Le fattispecie “A”,”B”,”C” del Decreto, invece, rappresentano situazioni particolari. «Nel primo caso possono impartire l’assoluzione a più persone i sacerdoti assistenti religiosi presso le strutture, i presidi ospedalieri, le case di cura. Possono farlo quando i pazienti siano in pericolo di vita e la collocazione degli ammalati è tale
da non assicurare il segreto della confessione e il rispetto delle disposizioni sanitarie di sicurezza».
La seconda fattispecie conferisce la facoltà di assolvere più penitenti ai sacerdoti assistenti religiosi di «RSA, Case di riposo, RSSA» e, qualora queste strutture non avessero un proprio cappellano, al parroco della parrocchia nel cui territorio le strutture appena ricordate sono situate. Come per il punto “A”, le persone devono trovarsi in una situazione di pericolo di vita e non è possibile garantire il segreto della confessione nel rispetto delle norme igienico-sanitarie.

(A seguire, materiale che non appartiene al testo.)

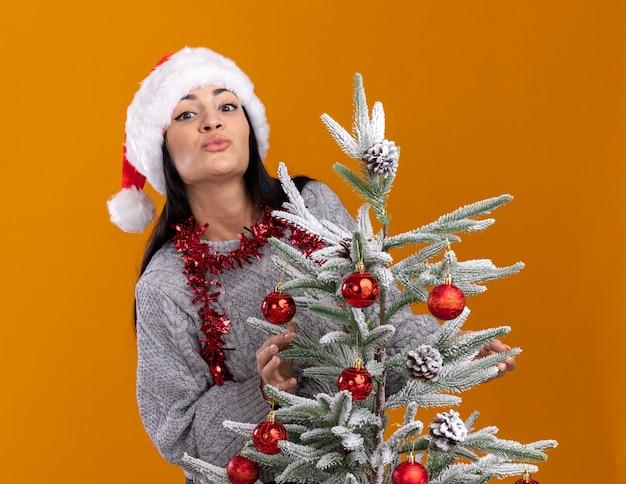 Young caucasian girl wearing christmas hat et guirlande de guirlandes autour du cou debout derrière l'arbre de noël décoré regardant la caméra faisant baiser geste isolé sur fond orange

La lettera “C” si rivolge, invece, ai parroci e contempla la situazione in cui improvvisamente, all’interno di una determinata comunità che ha sede nella parrocchia a lui affidata, si manifesti una grave necessità e il pericolo di vita è causato dal contagio da Covid-19. Per “comunità” il Vescovo intende sia una comunità religiosa, sia una comunità di accoglienza o terapeutica (al cui interno vivono alcuni fedeli) o anche un nucleo familiare. In determinati casi, infatti, può accadere che i membri di una comunità siano impossibilitati a uscire per motivi individuati dalle disposizioni delle autorità civili. Il parroco può assolvere avvertendo in anticipo il Vescovo o, in caso di difficoltà nel contattarlo o di emergenza assoluta, subito dopo.
«Non bisogna dimenticare che si tratta sempre di situazioni di eccezionalità – osserva don Nogara – e l’indicazione generale nei casi di impossibilità fisica o morale è quella di ricorrere al fermo proposito di confessarsi appena possibile». Non si tratta, dunque, «di eliminare la confessione individuale sacramentale, ma di esprimere in altro modo l’azione misericordiosa di Dio in questo particolare frangente storico. Al di sopra di tutto, infatti, c’è l’esperienza della misericordia di Dio che ci abbraccia e ci consola in qualsiasi circostanza della vita. In questo momento di incertezza, di paura e di disorientamento, sappiamo che veramente la Santissima Trinità è con noi e ci dona il balsamo del suo amore attraverso il perdono», è la conclusione di don Marco.